*What the task requires*
Check each line below for the word "Tanzania", and copy those that have it.

*Collected data*
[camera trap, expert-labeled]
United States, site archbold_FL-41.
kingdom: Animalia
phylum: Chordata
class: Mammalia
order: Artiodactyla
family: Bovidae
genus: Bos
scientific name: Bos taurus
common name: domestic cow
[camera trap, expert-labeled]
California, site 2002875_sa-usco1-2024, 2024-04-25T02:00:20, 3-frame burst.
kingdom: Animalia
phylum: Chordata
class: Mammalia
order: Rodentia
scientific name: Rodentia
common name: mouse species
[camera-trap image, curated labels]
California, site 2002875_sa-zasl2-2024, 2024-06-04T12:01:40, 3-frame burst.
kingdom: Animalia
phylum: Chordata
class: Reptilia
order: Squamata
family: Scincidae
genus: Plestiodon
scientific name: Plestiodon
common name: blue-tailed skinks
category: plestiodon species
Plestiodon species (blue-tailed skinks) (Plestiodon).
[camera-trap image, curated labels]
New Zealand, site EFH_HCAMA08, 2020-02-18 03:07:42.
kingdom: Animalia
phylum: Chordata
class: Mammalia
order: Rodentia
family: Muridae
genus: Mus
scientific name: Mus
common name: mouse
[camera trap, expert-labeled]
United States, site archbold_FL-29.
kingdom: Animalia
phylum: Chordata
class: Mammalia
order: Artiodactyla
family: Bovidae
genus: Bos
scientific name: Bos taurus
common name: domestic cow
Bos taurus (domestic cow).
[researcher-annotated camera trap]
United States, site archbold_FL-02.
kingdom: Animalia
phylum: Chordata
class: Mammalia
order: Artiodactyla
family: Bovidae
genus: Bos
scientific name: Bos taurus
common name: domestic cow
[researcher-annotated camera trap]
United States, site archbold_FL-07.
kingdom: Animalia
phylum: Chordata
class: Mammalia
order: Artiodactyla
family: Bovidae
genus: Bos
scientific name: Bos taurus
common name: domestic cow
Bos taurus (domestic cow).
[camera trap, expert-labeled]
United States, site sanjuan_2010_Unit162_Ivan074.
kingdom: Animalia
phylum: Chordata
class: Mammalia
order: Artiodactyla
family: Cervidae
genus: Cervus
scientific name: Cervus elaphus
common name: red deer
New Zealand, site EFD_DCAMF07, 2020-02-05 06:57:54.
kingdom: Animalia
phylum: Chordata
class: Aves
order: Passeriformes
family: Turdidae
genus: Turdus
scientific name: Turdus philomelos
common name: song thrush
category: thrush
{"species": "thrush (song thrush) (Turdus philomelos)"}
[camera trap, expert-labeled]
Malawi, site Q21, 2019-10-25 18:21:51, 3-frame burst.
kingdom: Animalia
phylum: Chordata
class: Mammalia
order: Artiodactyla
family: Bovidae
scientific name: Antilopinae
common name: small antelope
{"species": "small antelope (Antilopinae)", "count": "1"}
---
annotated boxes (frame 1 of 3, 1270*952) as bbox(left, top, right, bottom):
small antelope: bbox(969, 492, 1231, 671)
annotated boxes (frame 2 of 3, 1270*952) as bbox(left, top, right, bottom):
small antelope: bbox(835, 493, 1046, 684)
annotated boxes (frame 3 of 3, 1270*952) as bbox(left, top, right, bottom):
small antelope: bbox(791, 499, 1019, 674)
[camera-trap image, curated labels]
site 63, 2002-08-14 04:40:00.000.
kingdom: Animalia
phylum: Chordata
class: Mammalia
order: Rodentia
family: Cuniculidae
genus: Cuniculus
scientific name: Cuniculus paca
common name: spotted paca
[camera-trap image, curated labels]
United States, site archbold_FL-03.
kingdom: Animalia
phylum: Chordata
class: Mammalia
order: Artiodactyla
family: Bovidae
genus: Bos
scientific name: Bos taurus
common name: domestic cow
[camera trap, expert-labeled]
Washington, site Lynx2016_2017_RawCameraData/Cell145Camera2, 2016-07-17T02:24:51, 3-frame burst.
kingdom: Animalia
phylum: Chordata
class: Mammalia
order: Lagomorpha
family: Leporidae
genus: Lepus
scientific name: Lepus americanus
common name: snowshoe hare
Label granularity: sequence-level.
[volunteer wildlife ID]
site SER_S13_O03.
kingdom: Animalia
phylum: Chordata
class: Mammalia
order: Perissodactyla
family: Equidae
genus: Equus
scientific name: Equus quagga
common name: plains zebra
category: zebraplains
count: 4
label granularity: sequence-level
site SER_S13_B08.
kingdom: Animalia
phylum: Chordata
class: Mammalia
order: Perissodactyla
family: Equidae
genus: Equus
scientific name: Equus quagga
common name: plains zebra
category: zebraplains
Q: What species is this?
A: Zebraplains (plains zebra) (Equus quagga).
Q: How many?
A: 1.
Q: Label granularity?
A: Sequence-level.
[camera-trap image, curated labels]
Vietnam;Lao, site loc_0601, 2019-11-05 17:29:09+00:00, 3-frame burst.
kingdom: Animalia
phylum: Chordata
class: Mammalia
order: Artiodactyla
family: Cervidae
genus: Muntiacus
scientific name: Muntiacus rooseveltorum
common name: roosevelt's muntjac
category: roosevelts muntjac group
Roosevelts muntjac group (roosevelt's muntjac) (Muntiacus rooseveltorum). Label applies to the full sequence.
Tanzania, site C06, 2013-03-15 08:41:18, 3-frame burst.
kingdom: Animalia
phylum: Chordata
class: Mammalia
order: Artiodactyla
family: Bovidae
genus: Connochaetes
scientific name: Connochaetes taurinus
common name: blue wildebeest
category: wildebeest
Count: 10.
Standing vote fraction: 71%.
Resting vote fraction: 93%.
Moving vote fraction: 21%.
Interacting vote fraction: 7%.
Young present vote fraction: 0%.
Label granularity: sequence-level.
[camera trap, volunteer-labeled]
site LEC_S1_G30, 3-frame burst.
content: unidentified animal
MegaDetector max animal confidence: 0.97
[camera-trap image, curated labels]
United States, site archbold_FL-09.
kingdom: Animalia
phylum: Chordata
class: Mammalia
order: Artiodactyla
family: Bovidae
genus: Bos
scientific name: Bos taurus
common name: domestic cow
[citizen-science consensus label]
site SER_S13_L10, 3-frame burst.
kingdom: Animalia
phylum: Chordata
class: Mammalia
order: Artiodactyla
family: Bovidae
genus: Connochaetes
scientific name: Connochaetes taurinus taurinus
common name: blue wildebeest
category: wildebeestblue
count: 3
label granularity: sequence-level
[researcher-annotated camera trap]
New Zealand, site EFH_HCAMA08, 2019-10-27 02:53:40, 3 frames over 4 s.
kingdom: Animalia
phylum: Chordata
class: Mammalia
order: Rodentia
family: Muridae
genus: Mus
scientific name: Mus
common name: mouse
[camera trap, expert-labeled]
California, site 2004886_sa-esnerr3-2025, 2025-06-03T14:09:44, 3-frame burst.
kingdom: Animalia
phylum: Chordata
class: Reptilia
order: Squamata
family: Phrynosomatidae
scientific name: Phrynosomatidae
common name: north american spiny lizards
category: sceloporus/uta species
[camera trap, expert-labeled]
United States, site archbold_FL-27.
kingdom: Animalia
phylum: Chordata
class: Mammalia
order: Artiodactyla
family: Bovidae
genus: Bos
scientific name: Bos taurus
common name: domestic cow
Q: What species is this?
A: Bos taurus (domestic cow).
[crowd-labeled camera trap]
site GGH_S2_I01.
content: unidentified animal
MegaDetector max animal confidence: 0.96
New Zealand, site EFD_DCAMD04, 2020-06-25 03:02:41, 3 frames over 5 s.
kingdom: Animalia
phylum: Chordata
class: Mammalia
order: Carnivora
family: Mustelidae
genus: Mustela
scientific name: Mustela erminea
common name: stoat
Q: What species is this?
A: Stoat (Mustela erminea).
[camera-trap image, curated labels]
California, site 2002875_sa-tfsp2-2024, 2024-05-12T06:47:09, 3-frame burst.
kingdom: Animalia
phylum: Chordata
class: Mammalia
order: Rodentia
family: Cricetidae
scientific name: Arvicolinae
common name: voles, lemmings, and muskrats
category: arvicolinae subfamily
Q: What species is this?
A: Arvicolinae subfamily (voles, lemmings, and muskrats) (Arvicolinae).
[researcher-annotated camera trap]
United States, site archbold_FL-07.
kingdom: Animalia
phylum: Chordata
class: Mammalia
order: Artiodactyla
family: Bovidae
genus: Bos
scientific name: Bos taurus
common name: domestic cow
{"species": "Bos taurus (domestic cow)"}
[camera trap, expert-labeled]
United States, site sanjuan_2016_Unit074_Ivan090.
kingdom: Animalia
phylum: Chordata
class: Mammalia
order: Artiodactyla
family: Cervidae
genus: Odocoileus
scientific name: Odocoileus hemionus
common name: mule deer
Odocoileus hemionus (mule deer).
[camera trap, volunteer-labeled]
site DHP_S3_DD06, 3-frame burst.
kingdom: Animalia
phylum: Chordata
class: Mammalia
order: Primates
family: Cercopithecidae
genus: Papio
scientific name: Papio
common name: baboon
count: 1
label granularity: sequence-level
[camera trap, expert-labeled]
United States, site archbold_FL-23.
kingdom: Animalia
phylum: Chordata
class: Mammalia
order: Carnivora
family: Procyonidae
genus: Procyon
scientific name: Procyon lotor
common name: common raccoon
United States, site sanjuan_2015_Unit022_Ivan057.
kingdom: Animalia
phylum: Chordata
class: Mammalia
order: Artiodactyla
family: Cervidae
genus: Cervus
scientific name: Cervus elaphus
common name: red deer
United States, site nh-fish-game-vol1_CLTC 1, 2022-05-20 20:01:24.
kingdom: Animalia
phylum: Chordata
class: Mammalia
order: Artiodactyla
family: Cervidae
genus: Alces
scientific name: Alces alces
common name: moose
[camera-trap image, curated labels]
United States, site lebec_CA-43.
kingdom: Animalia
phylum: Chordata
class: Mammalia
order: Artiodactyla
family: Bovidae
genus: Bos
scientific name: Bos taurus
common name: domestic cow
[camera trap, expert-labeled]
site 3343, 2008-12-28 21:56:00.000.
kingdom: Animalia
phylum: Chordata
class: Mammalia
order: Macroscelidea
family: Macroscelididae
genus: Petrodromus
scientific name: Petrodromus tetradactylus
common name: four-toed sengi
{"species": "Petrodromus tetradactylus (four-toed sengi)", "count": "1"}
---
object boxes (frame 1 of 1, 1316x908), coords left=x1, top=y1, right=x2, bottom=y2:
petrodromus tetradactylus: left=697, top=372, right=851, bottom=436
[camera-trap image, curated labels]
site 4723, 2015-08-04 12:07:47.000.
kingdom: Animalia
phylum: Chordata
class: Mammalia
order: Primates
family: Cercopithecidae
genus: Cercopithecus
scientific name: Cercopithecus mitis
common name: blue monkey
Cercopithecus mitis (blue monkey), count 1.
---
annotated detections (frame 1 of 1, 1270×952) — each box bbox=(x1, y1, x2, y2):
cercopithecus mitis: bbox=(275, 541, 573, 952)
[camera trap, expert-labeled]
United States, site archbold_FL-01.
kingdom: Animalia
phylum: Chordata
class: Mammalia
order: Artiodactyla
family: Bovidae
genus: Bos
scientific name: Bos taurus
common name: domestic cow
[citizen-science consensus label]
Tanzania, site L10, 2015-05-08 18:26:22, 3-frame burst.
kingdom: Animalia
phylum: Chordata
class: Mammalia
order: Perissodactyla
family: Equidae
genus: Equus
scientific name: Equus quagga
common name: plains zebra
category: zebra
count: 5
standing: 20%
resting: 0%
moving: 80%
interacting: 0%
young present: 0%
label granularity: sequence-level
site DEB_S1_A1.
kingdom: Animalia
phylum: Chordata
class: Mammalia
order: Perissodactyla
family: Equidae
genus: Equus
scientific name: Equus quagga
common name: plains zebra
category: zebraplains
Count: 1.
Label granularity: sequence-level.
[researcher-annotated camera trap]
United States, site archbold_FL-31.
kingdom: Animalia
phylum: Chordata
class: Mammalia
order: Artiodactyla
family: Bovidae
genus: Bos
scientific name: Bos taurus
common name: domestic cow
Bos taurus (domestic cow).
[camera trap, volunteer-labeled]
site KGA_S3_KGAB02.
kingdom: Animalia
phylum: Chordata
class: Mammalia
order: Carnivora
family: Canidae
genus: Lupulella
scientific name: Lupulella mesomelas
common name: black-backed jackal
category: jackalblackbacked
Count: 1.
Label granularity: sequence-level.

*Solution*
Tanzania, site C06, 2013-03-15 08:41:18, 3-frame burst.
Tanzania, site L10, 2015-05-08 18:26:22, 3-frame burst.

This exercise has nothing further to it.